Однажды, вскоре после кончины своей матери, Тереза решила приготовить ему завтрак. Она была совсем маленькой, ничего не умела, и вышло у нее плохо. Он запомнил пережаренный кусок хлеба с горкой джема и пристроенным сверху кусочком масла. В том сочетании самоуверенности, любви и жалости была своя красота. Воспоминание потому и уцелело, что любовь так точно сложилась с чувством неловкости. То же было и здесь.
Теперь он отчетливо сознавал пространство колец. Он слышал его отзвуки в ткани реальности, как, прижавшись ухом к корабельной обшивке, слышишь работу двигателя. Ярость врага была теперь для него явной, как если бы он слышал ее голос. Визг, раздирающий нечто непохожее на воздух в чем-то, что нельзя назвать временем.
– Адмирал Трехо, – позвал он, и Антон вздрогнул.
* * *
Шла пятая неделя пресс-тура, который Трехо сочетал с реконкистой Солнечной системы. Он, досуха выжатый долгим днем рукопожимания и речеговорения с местными чиновниками и вождями, засел у себя в каюте. Он воплощал лицо держащейся на соплях империи, заслонял собой, не давал никому увидеть, как близок ее конец. После недели на жестоком ускорении от Лаконии эта работа давалась ему тяжело. Больше всего на свете он мечтал основательно выпить и на восемь часов залечь в постель. А лучше на двадцать. Вместо этого он вел видеосовещание с генеральным секретарем Дачетом и его марсианским коллегой – оба находились сейчас на Луне, достаточно близко, чтобы световой лаг не мешал разговору. Политики лгали улыбками. Трехо улыбкой угрожал.
– Разумеется, нам понятна необходимость возведения орбитальных верфей и их скорейшего ввода в строй, – говорил Дачет. – Но, учитывая правовой вакуум после недавней атаки на Лаконию, нас в первую очередь волнует безопасность предприятий. Нам нужны гарантии, что ваши корабли сумеют защитить столь ценное имущество. Нам совершенно не хочется изображать из себя мишени для подполья.
«Вам только что надавали пинков, подорвали ваши верфи, угробили два самых мощных корабля, и империя ваша едва жива. Хватит у вас кораблей, чтобы заставить нас подчиниться и работать на вас?»

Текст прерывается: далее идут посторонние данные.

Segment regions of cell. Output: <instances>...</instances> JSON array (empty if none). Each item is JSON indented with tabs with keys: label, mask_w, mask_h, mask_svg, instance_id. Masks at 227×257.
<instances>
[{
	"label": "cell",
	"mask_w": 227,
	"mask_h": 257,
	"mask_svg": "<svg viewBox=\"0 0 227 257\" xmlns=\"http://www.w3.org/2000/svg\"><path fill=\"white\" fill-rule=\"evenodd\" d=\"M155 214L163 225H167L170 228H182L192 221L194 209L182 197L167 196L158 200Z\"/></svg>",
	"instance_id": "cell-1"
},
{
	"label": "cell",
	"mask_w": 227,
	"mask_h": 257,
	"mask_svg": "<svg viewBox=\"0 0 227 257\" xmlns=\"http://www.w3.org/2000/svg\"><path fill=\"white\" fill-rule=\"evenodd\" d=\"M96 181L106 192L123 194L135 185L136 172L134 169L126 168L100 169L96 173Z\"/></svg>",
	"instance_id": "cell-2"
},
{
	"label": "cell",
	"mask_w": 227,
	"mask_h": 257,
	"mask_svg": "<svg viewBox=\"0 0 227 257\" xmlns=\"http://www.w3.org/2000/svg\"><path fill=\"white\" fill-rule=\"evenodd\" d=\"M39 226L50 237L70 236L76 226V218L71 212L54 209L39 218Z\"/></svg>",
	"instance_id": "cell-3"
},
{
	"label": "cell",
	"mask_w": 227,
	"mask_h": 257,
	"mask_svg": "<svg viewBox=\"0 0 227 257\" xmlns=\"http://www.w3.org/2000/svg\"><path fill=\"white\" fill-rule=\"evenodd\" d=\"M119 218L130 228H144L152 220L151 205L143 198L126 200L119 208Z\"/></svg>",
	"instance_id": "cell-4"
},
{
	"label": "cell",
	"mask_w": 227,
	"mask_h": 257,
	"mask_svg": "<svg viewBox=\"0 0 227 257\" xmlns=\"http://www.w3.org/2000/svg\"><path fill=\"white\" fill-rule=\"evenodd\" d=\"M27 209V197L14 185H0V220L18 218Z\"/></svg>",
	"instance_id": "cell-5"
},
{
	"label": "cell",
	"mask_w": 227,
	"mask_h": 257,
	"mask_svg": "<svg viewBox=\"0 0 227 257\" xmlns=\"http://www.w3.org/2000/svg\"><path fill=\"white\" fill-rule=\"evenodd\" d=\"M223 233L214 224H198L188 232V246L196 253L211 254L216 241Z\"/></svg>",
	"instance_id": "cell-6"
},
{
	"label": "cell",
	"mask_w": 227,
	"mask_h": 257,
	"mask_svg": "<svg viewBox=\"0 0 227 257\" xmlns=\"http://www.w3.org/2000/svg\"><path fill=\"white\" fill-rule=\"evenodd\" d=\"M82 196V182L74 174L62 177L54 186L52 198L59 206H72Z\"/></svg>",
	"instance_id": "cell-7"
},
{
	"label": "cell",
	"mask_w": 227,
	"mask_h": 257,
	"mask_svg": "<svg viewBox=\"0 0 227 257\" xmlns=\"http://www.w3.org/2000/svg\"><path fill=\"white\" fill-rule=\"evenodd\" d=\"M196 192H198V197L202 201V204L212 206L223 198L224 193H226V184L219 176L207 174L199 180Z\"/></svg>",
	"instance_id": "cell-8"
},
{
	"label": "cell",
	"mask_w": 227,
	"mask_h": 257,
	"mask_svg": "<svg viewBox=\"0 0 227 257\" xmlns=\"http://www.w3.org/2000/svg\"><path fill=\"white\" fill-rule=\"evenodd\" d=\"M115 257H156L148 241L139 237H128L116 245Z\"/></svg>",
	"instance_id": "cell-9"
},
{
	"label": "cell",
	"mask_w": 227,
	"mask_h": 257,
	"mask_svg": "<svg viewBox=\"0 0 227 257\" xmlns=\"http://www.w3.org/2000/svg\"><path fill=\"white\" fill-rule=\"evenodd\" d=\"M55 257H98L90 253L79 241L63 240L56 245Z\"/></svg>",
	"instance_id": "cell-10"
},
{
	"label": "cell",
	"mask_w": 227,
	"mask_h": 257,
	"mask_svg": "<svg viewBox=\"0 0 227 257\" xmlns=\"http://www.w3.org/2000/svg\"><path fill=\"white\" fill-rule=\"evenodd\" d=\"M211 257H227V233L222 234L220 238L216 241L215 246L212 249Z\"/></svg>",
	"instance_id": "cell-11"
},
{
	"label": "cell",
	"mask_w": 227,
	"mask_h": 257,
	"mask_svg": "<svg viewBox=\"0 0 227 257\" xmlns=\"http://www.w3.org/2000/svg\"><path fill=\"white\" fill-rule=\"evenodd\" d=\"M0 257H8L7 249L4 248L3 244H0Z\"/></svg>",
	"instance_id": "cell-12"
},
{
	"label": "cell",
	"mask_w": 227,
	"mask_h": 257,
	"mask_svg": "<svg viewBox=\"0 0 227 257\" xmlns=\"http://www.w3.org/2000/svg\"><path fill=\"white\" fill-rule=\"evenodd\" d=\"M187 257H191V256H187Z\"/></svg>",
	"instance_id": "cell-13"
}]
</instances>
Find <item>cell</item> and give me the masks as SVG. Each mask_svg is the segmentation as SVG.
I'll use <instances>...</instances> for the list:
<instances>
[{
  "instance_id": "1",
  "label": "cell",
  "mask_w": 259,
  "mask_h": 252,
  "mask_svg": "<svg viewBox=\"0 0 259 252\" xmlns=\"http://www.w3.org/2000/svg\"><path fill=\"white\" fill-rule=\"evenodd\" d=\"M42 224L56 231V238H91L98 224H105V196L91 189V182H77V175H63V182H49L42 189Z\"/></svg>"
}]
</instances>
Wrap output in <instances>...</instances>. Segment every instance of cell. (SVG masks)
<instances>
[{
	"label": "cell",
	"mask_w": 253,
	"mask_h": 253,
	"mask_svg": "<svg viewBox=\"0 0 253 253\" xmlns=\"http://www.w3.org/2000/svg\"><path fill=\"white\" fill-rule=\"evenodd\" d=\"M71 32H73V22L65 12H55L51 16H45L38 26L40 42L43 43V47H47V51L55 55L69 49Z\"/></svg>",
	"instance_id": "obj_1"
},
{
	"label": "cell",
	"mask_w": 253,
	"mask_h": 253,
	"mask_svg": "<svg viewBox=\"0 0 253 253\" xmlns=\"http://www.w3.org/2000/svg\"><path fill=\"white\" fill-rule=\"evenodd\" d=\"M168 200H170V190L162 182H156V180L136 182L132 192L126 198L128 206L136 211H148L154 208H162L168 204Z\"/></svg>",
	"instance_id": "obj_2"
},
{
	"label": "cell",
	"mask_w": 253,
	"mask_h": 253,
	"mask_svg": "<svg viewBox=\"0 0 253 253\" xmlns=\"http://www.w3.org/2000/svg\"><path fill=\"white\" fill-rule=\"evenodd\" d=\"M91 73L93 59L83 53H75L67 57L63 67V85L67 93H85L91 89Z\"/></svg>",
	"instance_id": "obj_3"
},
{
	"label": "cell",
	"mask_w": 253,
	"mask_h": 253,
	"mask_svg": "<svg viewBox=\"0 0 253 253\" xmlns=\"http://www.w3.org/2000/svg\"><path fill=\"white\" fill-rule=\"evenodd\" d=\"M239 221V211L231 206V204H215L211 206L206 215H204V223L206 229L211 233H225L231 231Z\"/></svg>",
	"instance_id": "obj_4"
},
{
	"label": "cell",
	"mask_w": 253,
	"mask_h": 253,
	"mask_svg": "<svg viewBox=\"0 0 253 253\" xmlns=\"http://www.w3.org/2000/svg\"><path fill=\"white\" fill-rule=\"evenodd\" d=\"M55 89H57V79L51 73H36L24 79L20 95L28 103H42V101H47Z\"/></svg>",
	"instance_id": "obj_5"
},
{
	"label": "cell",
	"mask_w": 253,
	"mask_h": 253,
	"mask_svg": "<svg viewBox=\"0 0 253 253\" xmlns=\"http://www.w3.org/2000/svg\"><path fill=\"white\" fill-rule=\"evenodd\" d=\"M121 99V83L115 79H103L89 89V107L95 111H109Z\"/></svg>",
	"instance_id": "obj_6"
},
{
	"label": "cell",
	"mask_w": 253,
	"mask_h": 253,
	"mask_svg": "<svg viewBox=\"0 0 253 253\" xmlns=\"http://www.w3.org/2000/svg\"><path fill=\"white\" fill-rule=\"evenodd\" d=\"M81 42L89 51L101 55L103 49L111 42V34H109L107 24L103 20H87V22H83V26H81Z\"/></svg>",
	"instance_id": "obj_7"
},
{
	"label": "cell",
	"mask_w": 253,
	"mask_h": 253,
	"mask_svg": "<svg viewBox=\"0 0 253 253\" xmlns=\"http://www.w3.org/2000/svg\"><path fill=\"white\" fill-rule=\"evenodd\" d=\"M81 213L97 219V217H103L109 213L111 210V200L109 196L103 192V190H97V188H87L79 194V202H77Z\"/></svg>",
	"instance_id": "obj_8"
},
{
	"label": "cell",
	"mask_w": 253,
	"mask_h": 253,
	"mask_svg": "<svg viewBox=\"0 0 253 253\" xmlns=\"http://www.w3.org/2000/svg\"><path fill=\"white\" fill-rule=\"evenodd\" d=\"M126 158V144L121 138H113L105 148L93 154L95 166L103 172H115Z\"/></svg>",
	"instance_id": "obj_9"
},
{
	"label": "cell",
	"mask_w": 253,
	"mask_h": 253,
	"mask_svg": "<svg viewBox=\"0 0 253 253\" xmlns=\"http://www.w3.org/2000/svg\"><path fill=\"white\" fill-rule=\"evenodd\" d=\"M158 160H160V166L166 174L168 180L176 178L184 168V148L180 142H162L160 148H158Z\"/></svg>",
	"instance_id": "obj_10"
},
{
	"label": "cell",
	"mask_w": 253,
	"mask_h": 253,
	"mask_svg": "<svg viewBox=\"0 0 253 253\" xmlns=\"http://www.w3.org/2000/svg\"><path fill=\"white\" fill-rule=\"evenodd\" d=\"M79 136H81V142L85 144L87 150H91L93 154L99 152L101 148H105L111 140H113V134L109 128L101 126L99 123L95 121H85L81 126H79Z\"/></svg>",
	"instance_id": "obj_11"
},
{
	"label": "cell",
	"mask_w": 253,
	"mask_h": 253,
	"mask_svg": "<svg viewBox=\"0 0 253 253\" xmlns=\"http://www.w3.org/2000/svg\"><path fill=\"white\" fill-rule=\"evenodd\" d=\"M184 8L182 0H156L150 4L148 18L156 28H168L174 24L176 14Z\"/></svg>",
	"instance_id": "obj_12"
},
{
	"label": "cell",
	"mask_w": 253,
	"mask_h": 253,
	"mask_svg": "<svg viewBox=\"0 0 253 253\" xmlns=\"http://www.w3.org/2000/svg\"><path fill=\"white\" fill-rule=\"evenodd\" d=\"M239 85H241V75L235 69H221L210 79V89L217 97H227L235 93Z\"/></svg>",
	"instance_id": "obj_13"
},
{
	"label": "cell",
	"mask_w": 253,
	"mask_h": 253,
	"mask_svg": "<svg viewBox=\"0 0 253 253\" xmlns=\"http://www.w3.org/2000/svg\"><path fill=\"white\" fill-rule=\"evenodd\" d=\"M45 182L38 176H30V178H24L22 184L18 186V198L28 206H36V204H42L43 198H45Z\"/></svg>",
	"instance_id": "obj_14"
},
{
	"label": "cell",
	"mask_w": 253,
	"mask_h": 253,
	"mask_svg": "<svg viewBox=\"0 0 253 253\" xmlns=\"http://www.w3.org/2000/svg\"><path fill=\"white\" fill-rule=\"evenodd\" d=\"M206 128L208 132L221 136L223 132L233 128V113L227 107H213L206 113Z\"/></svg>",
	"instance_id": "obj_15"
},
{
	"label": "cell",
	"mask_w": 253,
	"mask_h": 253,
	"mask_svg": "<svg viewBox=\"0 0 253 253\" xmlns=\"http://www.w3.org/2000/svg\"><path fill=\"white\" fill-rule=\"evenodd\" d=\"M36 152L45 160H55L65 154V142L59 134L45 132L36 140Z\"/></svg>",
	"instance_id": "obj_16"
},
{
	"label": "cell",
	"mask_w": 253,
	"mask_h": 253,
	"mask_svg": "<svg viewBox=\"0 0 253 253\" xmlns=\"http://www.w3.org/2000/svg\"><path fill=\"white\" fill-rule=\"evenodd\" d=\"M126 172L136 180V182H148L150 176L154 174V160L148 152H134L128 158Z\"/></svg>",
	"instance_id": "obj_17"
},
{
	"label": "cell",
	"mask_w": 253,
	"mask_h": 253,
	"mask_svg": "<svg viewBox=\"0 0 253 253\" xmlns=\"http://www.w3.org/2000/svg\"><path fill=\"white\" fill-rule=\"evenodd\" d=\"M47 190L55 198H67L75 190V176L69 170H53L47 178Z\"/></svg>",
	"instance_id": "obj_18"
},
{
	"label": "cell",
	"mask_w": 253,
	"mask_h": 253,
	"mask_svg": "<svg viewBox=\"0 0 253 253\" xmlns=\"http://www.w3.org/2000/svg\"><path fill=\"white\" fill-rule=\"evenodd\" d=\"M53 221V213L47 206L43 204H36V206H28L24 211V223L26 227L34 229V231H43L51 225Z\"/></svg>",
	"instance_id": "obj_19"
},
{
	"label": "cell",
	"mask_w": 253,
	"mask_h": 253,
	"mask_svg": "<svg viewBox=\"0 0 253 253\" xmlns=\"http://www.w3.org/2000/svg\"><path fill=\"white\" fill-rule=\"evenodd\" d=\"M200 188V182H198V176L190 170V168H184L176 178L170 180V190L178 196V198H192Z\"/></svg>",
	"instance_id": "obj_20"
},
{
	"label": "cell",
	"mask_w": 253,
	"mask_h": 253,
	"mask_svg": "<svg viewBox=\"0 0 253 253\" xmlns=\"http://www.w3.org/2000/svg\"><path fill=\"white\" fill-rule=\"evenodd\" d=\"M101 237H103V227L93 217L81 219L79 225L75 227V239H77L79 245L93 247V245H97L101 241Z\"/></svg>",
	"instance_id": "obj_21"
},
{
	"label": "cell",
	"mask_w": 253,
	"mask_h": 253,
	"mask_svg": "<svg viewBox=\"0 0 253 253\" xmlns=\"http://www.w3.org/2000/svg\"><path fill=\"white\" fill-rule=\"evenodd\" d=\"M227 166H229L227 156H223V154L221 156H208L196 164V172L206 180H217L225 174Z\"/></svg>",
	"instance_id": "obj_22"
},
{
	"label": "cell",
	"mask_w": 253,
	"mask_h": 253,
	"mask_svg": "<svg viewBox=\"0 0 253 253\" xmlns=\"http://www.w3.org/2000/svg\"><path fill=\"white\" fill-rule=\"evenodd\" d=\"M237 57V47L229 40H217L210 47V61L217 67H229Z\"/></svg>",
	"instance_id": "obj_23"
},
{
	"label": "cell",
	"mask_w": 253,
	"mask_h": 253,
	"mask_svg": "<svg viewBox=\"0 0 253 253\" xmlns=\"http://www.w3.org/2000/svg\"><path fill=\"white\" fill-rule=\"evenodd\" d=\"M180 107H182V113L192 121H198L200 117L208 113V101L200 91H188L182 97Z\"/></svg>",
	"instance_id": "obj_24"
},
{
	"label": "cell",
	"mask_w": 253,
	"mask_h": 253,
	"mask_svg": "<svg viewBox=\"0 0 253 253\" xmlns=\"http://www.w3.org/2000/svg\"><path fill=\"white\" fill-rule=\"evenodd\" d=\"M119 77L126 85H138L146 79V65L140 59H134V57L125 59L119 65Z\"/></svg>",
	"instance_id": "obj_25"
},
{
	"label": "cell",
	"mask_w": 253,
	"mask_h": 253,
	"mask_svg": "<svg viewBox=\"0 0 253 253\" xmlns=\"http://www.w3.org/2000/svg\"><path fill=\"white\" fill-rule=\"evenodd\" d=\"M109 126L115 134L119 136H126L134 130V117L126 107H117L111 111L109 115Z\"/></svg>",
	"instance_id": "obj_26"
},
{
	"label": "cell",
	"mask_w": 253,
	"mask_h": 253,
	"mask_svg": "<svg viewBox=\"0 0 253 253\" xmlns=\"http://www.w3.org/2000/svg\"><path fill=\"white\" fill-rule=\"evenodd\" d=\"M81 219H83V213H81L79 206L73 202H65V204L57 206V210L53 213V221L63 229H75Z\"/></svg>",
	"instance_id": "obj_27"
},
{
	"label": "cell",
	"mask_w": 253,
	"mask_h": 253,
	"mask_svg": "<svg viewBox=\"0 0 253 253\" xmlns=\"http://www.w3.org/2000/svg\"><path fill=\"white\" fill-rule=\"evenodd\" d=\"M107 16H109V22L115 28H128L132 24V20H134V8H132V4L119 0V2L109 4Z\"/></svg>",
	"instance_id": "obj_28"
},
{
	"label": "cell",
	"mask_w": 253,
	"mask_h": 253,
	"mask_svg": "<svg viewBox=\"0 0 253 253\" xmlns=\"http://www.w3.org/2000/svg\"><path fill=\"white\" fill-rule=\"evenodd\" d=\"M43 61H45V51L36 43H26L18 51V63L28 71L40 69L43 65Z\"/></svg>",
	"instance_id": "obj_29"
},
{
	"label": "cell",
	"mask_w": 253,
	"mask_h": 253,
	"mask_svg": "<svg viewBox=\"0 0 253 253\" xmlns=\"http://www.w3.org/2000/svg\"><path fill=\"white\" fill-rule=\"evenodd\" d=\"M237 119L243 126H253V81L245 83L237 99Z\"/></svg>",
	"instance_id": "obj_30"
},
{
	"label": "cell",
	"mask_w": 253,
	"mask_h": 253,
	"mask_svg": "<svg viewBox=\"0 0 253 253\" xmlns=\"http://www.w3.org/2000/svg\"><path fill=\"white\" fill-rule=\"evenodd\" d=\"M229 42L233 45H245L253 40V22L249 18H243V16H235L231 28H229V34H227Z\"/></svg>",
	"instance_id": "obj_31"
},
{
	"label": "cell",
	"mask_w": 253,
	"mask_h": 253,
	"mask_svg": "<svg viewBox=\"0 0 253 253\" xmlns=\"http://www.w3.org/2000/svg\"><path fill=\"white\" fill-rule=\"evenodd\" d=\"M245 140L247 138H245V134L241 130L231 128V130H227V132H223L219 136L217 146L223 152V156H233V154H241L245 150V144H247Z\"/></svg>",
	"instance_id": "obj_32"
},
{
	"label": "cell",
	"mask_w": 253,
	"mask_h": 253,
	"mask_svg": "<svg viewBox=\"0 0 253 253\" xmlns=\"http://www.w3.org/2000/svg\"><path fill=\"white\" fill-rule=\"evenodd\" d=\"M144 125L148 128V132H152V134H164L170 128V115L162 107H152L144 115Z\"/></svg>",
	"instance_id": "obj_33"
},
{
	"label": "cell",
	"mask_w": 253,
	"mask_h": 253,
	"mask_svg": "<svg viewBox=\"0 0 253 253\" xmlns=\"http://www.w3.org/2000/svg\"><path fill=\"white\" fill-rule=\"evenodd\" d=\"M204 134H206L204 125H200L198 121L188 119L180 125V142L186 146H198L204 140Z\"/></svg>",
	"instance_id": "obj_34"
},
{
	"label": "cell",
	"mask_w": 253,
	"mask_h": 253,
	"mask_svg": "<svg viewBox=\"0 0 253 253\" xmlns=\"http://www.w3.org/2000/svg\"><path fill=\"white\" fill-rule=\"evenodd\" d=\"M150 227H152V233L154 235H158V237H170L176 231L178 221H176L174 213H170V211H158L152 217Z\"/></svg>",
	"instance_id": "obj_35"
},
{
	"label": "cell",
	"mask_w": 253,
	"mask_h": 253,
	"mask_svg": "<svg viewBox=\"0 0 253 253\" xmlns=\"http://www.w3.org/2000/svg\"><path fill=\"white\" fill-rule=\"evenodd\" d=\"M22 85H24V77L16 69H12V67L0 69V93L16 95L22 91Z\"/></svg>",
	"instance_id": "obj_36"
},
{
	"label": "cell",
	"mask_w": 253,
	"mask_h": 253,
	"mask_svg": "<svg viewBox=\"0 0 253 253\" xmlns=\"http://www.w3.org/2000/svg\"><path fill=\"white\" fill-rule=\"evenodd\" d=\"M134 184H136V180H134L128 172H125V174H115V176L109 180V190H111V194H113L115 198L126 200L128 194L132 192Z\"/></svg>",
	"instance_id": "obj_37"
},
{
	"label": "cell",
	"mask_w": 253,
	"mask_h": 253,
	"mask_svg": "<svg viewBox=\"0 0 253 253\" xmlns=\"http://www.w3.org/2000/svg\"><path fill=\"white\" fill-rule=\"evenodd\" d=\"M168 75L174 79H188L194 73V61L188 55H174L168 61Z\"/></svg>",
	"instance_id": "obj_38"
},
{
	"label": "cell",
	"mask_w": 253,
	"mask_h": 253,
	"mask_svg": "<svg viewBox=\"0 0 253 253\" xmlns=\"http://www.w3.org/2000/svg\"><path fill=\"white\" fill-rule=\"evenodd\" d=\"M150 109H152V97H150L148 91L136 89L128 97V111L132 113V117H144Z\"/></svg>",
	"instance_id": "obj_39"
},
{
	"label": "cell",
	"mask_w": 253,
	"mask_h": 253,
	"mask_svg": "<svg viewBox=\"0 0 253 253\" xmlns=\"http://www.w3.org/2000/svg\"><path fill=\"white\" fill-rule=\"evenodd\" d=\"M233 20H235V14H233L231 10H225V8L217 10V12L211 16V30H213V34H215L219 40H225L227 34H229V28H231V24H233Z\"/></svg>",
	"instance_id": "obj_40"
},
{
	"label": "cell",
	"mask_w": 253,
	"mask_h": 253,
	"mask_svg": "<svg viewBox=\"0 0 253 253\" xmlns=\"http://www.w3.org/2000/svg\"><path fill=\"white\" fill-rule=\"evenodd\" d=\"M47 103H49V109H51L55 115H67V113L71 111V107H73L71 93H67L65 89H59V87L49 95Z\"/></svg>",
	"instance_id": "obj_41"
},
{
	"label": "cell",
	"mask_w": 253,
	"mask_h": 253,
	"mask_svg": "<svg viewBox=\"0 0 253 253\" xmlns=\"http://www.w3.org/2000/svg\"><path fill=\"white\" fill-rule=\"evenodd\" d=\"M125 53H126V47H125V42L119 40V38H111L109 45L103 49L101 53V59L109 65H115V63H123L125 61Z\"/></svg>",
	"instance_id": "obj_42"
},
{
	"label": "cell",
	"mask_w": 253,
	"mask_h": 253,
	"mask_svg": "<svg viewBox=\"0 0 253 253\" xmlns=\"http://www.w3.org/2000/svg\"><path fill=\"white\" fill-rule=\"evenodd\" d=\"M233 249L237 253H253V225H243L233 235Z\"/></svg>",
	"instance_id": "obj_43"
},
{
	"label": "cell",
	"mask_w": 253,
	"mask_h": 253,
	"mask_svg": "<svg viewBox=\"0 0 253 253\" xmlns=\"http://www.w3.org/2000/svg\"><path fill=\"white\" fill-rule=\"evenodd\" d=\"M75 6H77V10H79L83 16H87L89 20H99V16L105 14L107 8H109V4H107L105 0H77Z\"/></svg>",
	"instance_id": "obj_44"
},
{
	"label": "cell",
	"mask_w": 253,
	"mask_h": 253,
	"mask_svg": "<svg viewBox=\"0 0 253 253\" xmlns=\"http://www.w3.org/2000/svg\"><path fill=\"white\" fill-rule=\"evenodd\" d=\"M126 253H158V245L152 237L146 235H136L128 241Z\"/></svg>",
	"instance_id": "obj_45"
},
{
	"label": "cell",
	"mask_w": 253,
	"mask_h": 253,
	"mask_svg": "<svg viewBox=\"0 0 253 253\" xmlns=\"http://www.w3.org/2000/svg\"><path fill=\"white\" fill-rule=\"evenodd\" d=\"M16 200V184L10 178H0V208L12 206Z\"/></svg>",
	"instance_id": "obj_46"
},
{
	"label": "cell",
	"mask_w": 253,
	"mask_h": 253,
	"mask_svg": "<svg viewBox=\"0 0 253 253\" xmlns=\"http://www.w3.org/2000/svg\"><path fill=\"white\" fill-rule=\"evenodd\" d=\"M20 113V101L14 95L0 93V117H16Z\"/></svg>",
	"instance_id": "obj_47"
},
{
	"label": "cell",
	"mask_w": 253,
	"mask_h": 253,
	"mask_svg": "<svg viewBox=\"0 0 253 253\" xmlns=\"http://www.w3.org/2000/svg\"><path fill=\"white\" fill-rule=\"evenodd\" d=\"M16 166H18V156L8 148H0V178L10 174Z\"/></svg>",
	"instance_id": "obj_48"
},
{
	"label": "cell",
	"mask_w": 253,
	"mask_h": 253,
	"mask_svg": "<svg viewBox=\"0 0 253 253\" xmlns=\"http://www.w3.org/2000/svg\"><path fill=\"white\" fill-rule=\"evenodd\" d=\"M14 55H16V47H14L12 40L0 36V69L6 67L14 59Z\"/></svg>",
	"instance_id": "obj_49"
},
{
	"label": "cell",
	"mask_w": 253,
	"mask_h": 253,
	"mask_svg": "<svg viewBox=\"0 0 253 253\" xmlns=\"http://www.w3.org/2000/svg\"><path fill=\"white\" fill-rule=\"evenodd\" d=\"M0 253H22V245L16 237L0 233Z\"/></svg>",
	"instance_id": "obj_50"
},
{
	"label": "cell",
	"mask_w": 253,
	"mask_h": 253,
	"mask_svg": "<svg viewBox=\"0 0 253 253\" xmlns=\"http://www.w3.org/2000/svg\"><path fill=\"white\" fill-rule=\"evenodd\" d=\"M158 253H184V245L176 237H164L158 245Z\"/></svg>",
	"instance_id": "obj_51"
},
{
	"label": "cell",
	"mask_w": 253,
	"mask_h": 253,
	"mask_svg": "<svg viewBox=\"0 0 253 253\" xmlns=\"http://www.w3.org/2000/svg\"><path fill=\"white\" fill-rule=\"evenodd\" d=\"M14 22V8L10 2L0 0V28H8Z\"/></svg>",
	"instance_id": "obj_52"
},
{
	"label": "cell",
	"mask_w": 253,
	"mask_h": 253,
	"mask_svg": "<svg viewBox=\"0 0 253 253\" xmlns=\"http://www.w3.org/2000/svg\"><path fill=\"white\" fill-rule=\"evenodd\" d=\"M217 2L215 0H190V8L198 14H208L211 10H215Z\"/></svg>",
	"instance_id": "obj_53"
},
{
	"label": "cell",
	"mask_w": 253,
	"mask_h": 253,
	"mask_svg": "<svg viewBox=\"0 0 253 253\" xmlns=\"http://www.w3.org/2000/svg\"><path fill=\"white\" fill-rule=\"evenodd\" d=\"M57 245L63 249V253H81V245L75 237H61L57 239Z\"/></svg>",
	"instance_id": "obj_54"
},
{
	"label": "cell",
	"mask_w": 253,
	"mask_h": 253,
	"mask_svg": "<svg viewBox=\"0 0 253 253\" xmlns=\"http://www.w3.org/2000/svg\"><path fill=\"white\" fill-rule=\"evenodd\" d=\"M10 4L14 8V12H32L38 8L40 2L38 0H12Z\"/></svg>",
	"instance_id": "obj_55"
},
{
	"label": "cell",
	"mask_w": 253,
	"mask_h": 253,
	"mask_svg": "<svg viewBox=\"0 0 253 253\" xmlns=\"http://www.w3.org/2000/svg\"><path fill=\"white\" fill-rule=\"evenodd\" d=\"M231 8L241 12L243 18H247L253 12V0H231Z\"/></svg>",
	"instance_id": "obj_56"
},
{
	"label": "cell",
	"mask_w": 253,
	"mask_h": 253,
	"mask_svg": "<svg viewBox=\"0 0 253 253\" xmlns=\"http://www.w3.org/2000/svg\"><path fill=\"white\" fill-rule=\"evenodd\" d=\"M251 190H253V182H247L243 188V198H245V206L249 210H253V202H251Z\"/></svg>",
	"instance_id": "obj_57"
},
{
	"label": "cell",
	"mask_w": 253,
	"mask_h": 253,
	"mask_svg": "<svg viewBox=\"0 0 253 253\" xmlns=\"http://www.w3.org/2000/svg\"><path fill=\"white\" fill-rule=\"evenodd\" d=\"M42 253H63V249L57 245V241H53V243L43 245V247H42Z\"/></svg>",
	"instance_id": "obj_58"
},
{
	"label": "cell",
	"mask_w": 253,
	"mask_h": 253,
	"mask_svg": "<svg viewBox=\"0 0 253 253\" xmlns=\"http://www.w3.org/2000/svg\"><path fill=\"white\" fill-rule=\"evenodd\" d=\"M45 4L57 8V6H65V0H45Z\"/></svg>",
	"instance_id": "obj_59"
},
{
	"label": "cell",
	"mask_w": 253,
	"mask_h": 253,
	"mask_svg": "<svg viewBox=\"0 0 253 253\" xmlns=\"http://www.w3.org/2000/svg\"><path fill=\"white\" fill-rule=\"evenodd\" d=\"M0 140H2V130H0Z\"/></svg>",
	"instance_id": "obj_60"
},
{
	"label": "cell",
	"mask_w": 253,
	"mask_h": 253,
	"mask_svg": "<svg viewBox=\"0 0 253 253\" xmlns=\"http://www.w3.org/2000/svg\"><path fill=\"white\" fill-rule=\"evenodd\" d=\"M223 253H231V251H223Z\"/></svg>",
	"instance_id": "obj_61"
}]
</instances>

– Да, мы понесли потери. – Трехо растягивал слова, как всегда в гневе. – Однако причин для озабоченности нет. Наших истребителей класса «Пульсар» более чем достаточно для обеспечения безопасности системы Сол.
«Две дюжины таких кораблей позволили мне вернуть вас под свою руку, а если не будете слушаться, у меня их еще до хрена».
– Превосходно сказано, – подключился марсианский премьер-министр. – Прошу вас сообщить верховному консулу, что мы не пожалеем усилий для соблюдения графика производства.
«Пожалуйста, не надо ковровых бомбардировок наших городов!»
– Я передам ему, – ответил Трехо. – Верховный консул дорожит вашей верностью и поддержкой.
«Дуарте – слюнявый маразматик, но, пока вы даете корабли, позволяющие не развалить империю на куски, я, так и быть, не стану превращать ваши планетки в стекло, и может статься, все останутся в выигрыше».
Трехо отключил связь и откинулся в кресле. Он уже слышал тихий зов припасенной в каюте бутылки виски. Застеленная свежим бельем постель звала куда громче. Времени не было – ни на первое, ни на второе. Подполье все еще баламутило тринадцать сотен систем. И это только его человеческие проблемы. Вдобавок к ним предстояло разобраться с вратами и теми, кто засел в них, – теми, кто разом отключал сознание целых систем, будто принюхивался, искал способ прикончить все человечество.